Maybe I need interaction information for all that, but I cannot figure out how.
Maybe information gain is an approach.
Another idea is, to use the G-test to calculate the p-value for the hypothesis that a method A/B is independent of the reference. Let's say that values are $p_B$ and $p_A$. Since method A is "more not independent" than method B, $p_B > p_A$. Then one could calculate $p_B - p_A$ and try to interpret that, but I am not sure how, and whether that is actually interpretable.
As one can see, I am somewhat in the dark how to approach this.
I think, but am not sure, that what I am asking is different than https://online.stat.psu.edu/stat504/lesson/5 (and thus https://stats.stackexchange.com/a/147980/83252). I think this, because, there they compare the whole three-way contingency table with the expected-value table of independent frequencies. However, I want to compare only "two sides" of the three-way table with each other (so to speak).
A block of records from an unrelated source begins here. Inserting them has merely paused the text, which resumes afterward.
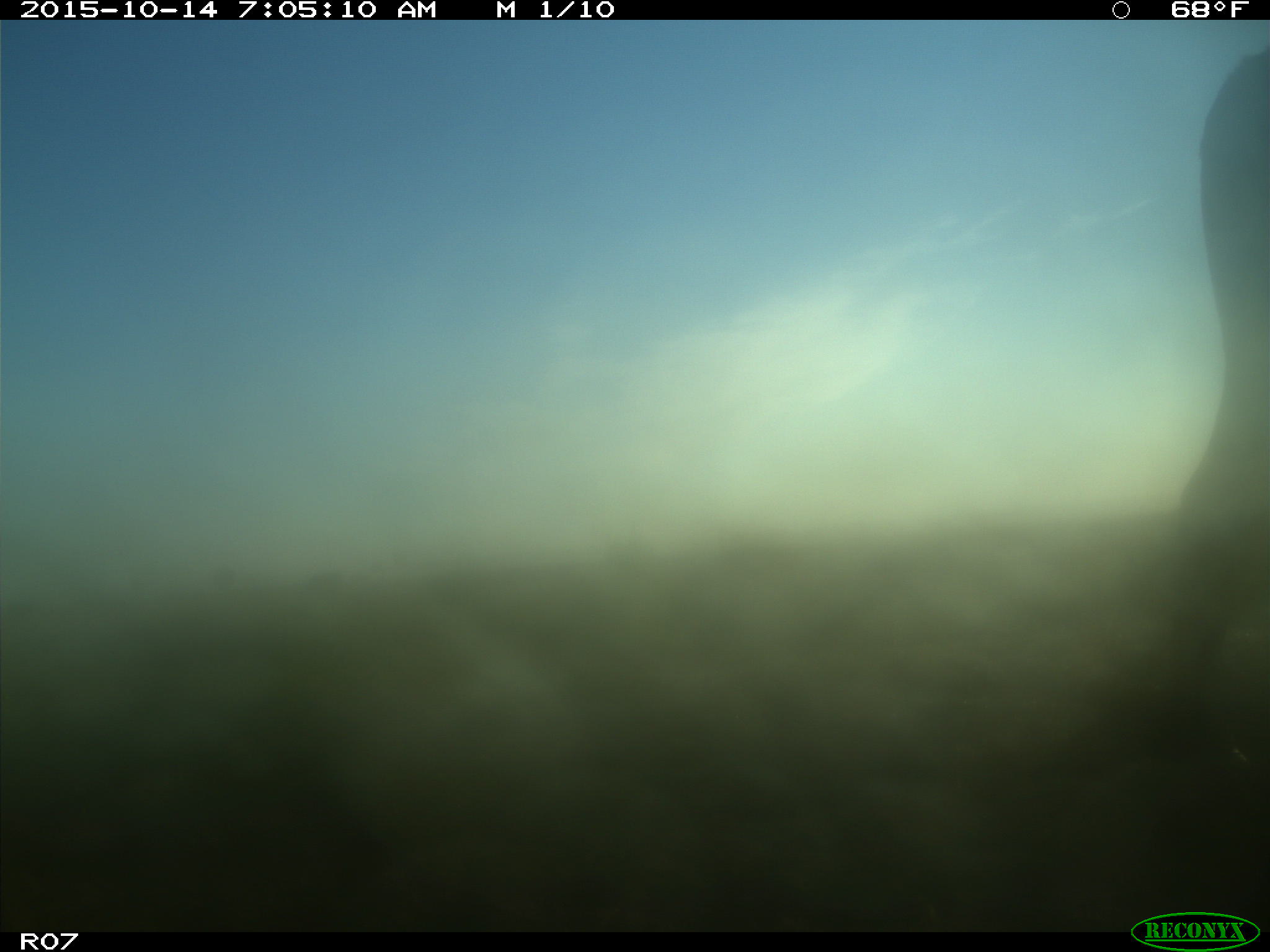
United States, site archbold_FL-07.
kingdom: Animalia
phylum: Chordata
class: Mammalia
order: Artiodactyla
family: Bovidae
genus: Bos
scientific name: Bos taurus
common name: domestic cow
If I get it right, $\chi^2 $ of multidimensional data is about having a three-way table and then checking for mutual (complete) independence of the variables X, Y, Z. At least, this is what the example in stats.stackexchange.com/a/147980/83252 suggests. However, is it possible that my question can be rephrased, as the question, if P(X,Y) and P(X,Z) are independent? Maybe that can be a path to an answer to my original question?